In the reading list for this series provided by my church, the above passage was wrongly listed as 1 Peter 2:45, not 1 Peter 2:4-5… That would definitely cause at least a little a bit confusion, because there is NO 1 Peter 2:45. But this typographical error actually got me thinking about the passage itself – “you yourselves like living stones are being built up as a spiritual house…” and the importance of every single stone in that spiritual house.
Today, punctuation and proper grammar are slowly (and sometimes rapidly) going the way of the buffalo. I admit I sometimes run fast and loose with ellipses, hyphens, and the like. I don’t always edit the way I should and the occasional comma-splice gets through, but that doesn’t mean punctuation marks are unimportant. A simple apostrophe changes “its” (possessive) to “it’s” (contraction of it and is). It can change the meaning of sentences such as: “Most of the time, travellers worry about their luggage.” Removing the teeny-tiny coma makes this a sentence straight-out of science-fiction. The point is simple: these little markings matter to the whole of a word or sentence.

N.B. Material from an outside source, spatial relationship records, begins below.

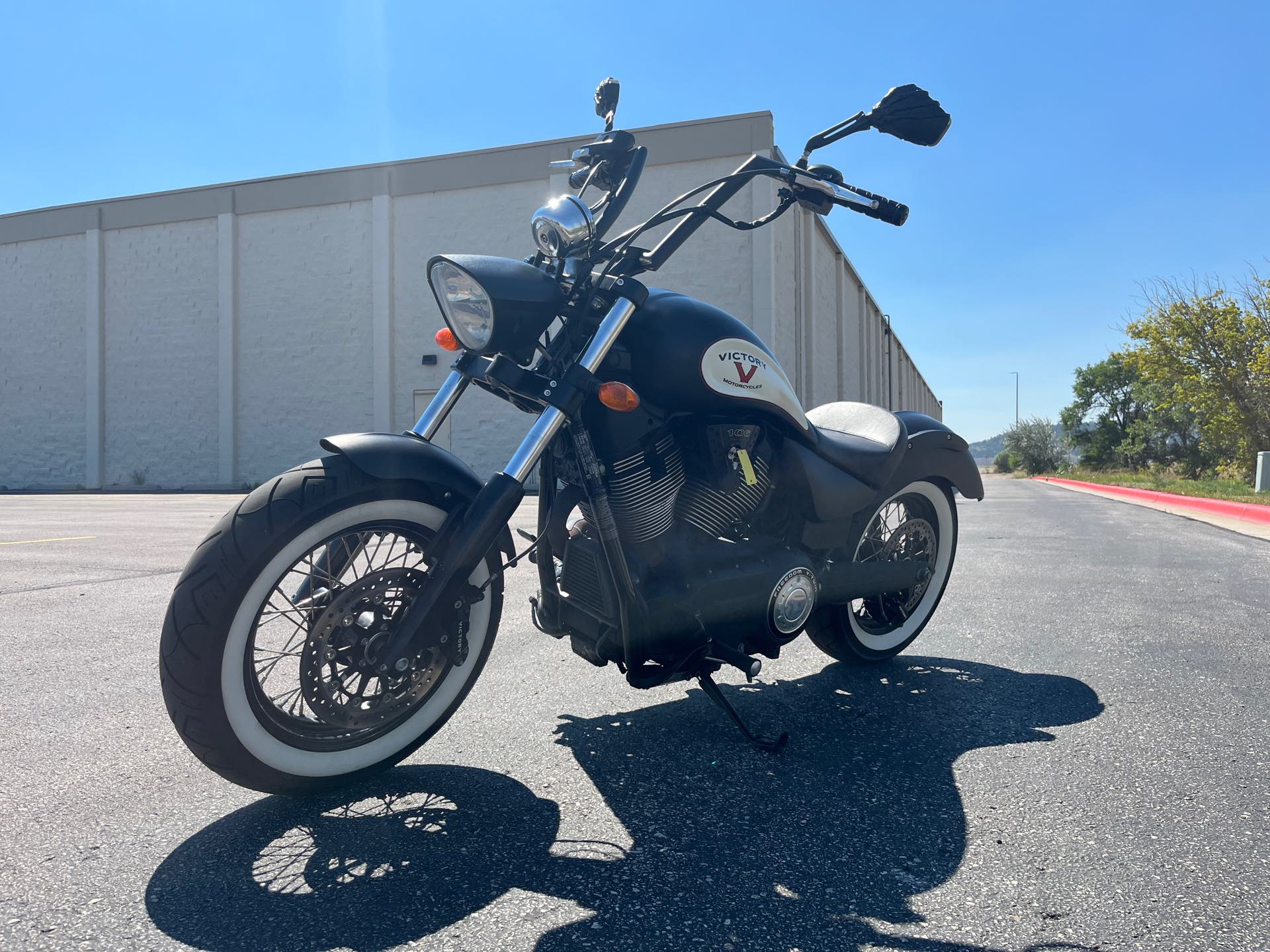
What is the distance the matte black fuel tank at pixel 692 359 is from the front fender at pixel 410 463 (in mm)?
604

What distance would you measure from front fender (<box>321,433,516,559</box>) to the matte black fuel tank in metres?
0.60

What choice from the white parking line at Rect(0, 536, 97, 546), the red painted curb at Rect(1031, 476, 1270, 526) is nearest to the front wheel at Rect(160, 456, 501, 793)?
the white parking line at Rect(0, 536, 97, 546)

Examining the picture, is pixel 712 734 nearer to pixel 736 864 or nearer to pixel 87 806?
pixel 736 864

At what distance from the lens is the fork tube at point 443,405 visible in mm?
2547

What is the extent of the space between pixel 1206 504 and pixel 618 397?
13940 millimetres

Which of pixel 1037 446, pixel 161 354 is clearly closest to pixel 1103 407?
pixel 1037 446

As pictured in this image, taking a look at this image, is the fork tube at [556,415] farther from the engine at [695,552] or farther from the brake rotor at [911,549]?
the brake rotor at [911,549]

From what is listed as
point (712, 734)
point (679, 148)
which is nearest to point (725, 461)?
point (712, 734)

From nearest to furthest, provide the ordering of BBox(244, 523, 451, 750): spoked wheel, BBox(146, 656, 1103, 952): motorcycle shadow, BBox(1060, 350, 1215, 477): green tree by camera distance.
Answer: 1. BBox(146, 656, 1103, 952): motorcycle shadow
2. BBox(244, 523, 451, 750): spoked wheel
3. BBox(1060, 350, 1215, 477): green tree

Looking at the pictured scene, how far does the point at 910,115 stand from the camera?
8.51 feet

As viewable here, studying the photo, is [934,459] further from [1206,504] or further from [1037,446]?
[1037,446]

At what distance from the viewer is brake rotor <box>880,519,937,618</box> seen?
3604 mm

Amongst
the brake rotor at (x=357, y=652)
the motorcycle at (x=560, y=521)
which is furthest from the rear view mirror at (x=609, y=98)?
the brake rotor at (x=357, y=652)

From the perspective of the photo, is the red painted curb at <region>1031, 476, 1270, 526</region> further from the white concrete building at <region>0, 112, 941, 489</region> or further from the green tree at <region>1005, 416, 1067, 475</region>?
the green tree at <region>1005, 416, 1067, 475</region>
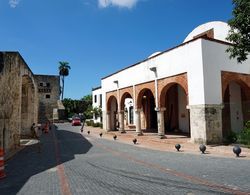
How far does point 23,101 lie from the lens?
78.5 ft

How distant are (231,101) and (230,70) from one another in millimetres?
3542

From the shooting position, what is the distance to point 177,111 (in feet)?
81.0

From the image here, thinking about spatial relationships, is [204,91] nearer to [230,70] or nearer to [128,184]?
[230,70]

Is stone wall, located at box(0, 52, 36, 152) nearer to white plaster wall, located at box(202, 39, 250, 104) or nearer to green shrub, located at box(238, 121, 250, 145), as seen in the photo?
white plaster wall, located at box(202, 39, 250, 104)

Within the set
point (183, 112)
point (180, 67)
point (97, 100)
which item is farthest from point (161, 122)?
point (97, 100)

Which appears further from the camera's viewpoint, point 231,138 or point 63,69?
point 63,69

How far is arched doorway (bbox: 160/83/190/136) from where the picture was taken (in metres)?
23.5

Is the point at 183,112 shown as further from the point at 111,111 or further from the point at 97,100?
the point at 97,100

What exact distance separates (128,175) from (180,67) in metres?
11.0

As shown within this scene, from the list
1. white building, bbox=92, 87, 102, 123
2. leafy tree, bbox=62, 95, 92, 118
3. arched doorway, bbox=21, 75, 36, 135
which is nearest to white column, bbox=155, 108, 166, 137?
arched doorway, bbox=21, 75, 36, 135

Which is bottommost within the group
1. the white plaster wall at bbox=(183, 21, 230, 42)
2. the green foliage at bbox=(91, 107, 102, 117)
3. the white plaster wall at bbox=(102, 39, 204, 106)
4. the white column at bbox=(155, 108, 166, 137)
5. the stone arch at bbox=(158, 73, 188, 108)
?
the white column at bbox=(155, 108, 166, 137)

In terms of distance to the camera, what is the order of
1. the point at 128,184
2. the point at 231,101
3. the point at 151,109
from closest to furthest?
the point at 128,184 → the point at 231,101 → the point at 151,109

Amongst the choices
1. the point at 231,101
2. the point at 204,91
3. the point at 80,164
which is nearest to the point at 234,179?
the point at 80,164

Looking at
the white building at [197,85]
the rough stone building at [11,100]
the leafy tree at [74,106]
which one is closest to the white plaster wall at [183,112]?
the white building at [197,85]
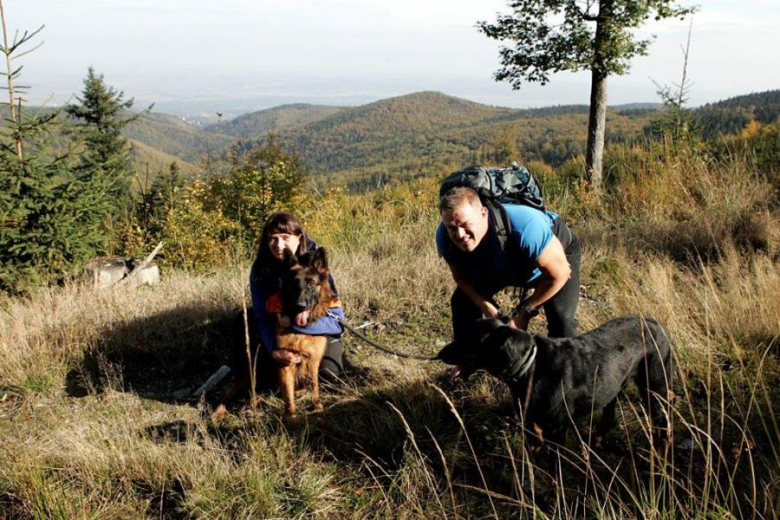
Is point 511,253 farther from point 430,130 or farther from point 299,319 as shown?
point 430,130

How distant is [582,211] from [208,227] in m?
11.8

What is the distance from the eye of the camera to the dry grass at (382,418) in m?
2.42

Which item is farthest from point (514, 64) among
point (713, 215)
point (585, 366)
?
point (585, 366)

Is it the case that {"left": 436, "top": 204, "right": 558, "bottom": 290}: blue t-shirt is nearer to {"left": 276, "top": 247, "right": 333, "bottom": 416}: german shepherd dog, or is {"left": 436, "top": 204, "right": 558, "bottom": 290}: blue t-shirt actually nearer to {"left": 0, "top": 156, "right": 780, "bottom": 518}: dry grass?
{"left": 0, "top": 156, "right": 780, "bottom": 518}: dry grass

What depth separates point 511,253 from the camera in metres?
2.96

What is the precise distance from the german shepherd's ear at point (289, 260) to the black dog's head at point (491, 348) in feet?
4.61

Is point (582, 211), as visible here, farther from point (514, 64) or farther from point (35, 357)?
point (35, 357)

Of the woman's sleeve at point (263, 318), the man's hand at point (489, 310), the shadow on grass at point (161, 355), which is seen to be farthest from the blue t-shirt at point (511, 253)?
the shadow on grass at point (161, 355)

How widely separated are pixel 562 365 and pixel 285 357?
1.89 meters

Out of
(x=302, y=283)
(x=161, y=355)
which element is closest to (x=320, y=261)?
(x=302, y=283)

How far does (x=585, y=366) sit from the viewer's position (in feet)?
8.37

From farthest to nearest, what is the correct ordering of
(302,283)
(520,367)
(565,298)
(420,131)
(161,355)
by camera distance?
(420,131) < (161,355) < (302,283) < (565,298) < (520,367)

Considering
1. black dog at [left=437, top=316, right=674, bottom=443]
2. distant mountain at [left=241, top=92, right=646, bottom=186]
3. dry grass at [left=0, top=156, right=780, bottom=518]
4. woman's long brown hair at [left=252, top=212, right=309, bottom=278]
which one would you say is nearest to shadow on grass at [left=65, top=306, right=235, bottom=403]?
dry grass at [left=0, top=156, right=780, bottom=518]

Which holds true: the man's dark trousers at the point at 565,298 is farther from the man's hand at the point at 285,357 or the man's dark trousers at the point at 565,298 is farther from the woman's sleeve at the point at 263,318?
the woman's sleeve at the point at 263,318
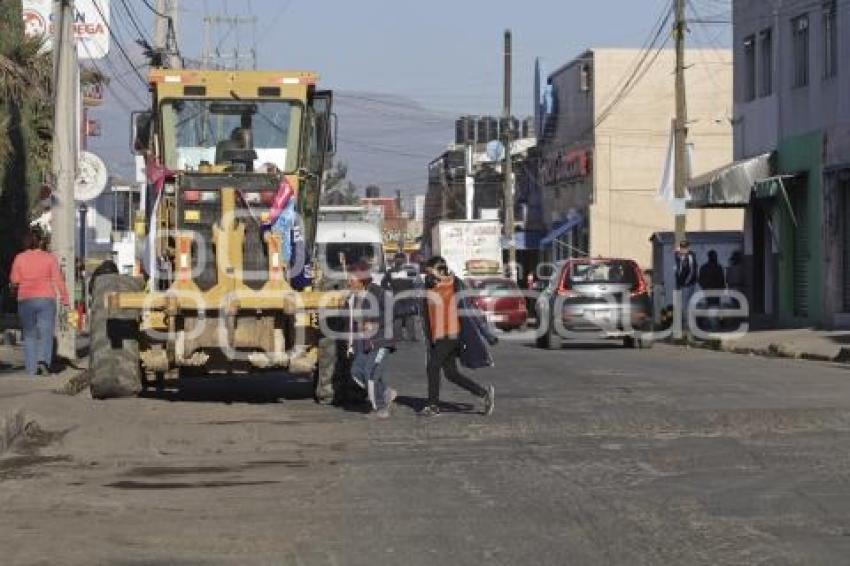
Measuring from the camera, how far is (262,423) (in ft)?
46.1

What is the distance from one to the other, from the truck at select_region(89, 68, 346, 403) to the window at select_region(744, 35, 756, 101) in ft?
71.4

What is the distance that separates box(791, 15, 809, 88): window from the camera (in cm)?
3169

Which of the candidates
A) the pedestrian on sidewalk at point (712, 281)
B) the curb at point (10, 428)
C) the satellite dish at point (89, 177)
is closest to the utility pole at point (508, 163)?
the pedestrian on sidewalk at point (712, 281)

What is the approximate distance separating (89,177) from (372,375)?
9044 mm

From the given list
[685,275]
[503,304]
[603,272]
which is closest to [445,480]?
[603,272]

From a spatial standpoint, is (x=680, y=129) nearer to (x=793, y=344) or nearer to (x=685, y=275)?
(x=685, y=275)

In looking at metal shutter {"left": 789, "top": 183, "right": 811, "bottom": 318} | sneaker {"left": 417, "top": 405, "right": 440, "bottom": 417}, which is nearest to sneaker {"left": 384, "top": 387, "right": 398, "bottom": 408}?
sneaker {"left": 417, "top": 405, "right": 440, "bottom": 417}

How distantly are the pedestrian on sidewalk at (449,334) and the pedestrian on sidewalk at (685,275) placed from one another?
16.7 metres

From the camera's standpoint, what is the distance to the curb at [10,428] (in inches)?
484

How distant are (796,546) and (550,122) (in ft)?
179

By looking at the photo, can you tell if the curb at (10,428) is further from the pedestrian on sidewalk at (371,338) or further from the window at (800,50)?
the window at (800,50)

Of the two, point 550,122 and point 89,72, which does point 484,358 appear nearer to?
point 89,72

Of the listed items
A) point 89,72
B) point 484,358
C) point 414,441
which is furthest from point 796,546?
point 89,72

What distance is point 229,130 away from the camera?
53.2 ft
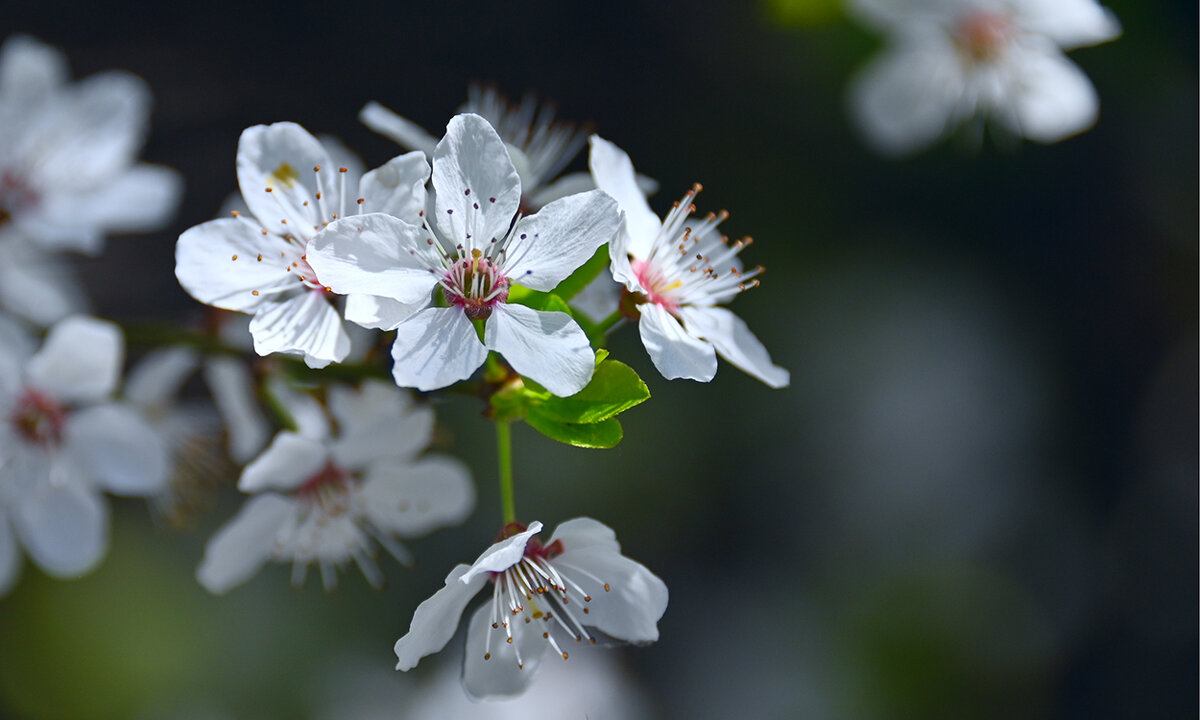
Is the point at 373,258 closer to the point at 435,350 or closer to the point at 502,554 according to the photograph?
the point at 435,350

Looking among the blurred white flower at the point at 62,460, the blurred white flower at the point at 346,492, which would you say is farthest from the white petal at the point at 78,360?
the blurred white flower at the point at 346,492

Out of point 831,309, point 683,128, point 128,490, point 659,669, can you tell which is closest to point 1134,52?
point 831,309

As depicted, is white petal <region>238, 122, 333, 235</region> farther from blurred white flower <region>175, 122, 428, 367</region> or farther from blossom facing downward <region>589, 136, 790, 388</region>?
blossom facing downward <region>589, 136, 790, 388</region>

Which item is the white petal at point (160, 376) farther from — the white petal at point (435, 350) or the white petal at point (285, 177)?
the white petal at point (435, 350)

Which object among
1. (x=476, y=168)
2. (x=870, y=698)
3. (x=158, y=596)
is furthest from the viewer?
(x=870, y=698)

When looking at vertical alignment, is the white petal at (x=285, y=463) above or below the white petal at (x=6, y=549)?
above

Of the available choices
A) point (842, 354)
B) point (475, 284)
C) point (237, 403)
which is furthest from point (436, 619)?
point (842, 354)

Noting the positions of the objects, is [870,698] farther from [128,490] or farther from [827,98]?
[128,490]

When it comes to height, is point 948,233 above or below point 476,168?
below
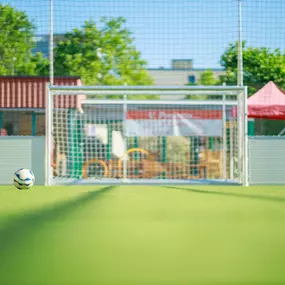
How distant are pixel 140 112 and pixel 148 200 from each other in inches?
222

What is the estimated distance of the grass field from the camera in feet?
9.28

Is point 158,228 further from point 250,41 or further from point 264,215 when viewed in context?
point 250,41

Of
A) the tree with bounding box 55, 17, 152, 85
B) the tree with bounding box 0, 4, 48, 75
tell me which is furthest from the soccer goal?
the tree with bounding box 55, 17, 152, 85

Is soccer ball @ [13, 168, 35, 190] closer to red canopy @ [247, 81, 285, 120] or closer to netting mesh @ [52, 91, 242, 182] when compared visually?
netting mesh @ [52, 91, 242, 182]

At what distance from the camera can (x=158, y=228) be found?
4.56 meters

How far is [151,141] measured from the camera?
1456 cm

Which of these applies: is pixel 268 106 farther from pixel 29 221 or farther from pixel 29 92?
pixel 29 221

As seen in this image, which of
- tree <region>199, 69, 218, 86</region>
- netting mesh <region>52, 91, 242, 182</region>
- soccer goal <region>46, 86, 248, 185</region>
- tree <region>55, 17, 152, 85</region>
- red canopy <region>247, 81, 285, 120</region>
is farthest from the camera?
tree <region>199, 69, 218, 86</region>

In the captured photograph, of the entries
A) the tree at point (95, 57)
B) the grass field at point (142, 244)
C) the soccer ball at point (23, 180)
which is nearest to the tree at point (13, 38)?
the soccer ball at point (23, 180)

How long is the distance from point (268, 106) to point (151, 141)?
3.55 metres

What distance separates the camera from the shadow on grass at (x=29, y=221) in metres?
4.02

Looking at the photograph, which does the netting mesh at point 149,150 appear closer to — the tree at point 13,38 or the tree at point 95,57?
the tree at point 13,38

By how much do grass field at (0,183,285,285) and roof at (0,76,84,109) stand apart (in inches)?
357

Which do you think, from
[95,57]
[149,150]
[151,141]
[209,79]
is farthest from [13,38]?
[209,79]
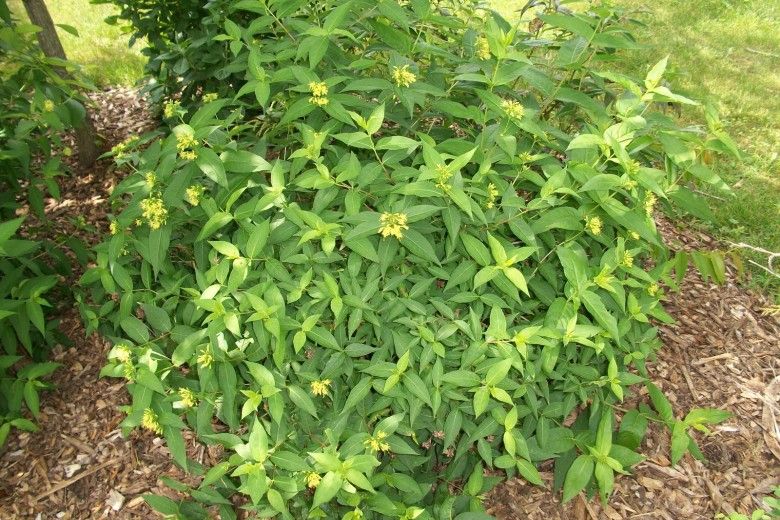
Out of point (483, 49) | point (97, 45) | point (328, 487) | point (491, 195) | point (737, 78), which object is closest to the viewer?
point (328, 487)

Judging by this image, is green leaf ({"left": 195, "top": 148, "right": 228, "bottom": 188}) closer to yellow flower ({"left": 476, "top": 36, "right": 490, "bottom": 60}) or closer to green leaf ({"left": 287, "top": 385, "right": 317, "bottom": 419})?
green leaf ({"left": 287, "top": 385, "right": 317, "bottom": 419})

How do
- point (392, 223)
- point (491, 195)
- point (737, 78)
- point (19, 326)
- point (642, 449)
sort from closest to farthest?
1. point (392, 223)
2. point (491, 195)
3. point (19, 326)
4. point (642, 449)
5. point (737, 78)

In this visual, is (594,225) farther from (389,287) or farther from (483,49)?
→ (483,49)

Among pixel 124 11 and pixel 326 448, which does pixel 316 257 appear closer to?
pixel 326 448

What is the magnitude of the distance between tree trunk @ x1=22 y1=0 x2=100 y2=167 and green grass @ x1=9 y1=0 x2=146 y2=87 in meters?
1.09

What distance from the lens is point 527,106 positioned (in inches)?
107

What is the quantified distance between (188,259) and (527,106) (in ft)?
5.64

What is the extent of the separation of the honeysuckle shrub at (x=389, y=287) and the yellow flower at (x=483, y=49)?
2 cm

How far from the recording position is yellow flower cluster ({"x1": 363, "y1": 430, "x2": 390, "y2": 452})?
2.13 metres

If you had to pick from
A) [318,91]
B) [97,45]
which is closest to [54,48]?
[97,45]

As a pastor in a church, I hear folks dismiss their role in the life of a congregation. I also hear people dismiss the congregation’s role in their lives. But we need other people to help us on our path of faith. It is together that we make a difference in the world. It is together that we build one another up. It is together that we prompt one another to “love and good works.” It is together that we truly worship God with “spiritual sacrifices acceptable to God through Jesus Christ.” It is together that we are the spiritual house, and there are no insignificant stones.
There are no desert island believers. We have a deep need to belong and be accepted, and that exists in the Church. Yes, every church is imperfect in its expression, but that just means that there is a place for every imperfect, broken, and messed up soul.